但是,做人要講良心的,不是嗎?她不想自己後悔,不想自己午夜夢回時,會看見那個血淋淋的他。
生活在21世紀的她,原本是不相信鬼魂一說的,但是,當自己穿越到這個世界來的時候,也就由不得她不相信了。

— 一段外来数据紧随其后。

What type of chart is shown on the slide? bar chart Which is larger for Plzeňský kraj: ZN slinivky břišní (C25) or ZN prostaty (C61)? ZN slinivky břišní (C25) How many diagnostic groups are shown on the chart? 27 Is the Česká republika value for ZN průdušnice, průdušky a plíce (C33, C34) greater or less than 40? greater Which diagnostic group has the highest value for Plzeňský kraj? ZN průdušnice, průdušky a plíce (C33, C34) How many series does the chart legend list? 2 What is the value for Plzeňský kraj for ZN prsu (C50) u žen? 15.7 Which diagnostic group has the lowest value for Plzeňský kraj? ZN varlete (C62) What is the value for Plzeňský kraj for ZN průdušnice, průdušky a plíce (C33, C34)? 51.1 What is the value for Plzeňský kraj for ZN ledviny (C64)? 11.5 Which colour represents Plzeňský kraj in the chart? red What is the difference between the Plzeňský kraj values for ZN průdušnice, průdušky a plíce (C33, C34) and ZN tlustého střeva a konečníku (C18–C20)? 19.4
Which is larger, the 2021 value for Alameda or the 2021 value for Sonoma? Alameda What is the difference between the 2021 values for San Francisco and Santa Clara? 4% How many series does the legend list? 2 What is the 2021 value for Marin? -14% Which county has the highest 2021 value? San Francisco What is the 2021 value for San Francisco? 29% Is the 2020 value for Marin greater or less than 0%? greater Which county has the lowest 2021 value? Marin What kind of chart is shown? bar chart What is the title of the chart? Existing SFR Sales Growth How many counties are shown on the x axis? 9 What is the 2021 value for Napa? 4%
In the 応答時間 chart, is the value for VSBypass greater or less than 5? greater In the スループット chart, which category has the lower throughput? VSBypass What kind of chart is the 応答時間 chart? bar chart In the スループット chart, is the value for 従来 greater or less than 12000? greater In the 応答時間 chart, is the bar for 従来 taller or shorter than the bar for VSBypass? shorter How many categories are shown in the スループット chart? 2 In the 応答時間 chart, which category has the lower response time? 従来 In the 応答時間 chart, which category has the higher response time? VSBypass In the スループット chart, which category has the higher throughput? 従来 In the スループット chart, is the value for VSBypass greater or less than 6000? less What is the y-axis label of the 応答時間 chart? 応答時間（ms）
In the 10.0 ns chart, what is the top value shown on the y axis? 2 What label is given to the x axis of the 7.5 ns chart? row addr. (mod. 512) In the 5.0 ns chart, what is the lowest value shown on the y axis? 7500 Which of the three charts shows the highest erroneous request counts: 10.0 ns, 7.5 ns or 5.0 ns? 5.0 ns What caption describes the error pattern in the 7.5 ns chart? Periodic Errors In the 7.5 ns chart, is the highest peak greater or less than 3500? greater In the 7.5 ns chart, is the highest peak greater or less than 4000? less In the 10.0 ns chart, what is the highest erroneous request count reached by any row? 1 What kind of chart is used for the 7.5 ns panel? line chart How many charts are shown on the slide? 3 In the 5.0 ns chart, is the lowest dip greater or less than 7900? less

“時間地點定下了嗎?”看見她的笑容,白穆青就知道,她已經決定了。
“等郝星河的通知。”林淺昔道。
“我和你一起去,不許拒絕。”白穆青堅定的看著她。
“好。”林淺昔應道,卻忍不住在心裏嘀咕著,這人什麼時候變得這麼強硬了?
“對了,你知道什麼叫做花舞技嗎?”林淺昔喝了一口水,問道。
記得當初在拍賣場的時候,那個主持人一說出來,底下的氣氛立馬就火熱了起來。她回來後也在網上搜過,但是,卻沒有得到答案。
“花舞技?”白穆青疑惑的看著她。
“你也不知道嗎?”林淺昔失望的道,“當初在拍賣場的時候,聽他們說齊宇是花舞技的傳人,所以,有點好奇。”
“你說的是流袖奇舞吧?”白穆青略微思考道。
“那是什麼?”林淺昔奇怪道。
白穆青拿出手機,點開了一段視頻,“直接給你看比較快。”
隻見手機裏,一個打著油紙傘的人坐在八麵全身鏡的中央,隨著音樂的響起,一隻長袖從傘中飄出。這時。一麵鏡子移到這人的麵前,照出了他畫著油彩的臉,但是,那雙水瀅的眼睛,卻是格外的漂亮!
那人伸手撫上鏡子,就這樣消失不見了!
不過兩個曲調之間,那人又從另一麵鏡子後,打著傘出現了。
“魔術?”林淺昔奇怪的看著這一幕,可是又不對啊,那個人消失的時候,沒有煙霧,又沒有任何的遮擋,更沒有什麼視線誘導之內的,就這樣憑空的消失了!
“開始所有的人都以為是魔術,可是,沒有任何人找出它的原理與破綻。而且表演這個舞的人,有一個奇怪的規矩,那就是,一對一的傳承。”白穆青訴說著。
難怪,會這麼奇特了。林淺昔點點頭。
“最後一任出現在眾人視線裏的表演者就是這個人,”白穆青關掉視頻,翻出一張照片,遞給林淺昔。“這個人就是在視頻裏表演的人。”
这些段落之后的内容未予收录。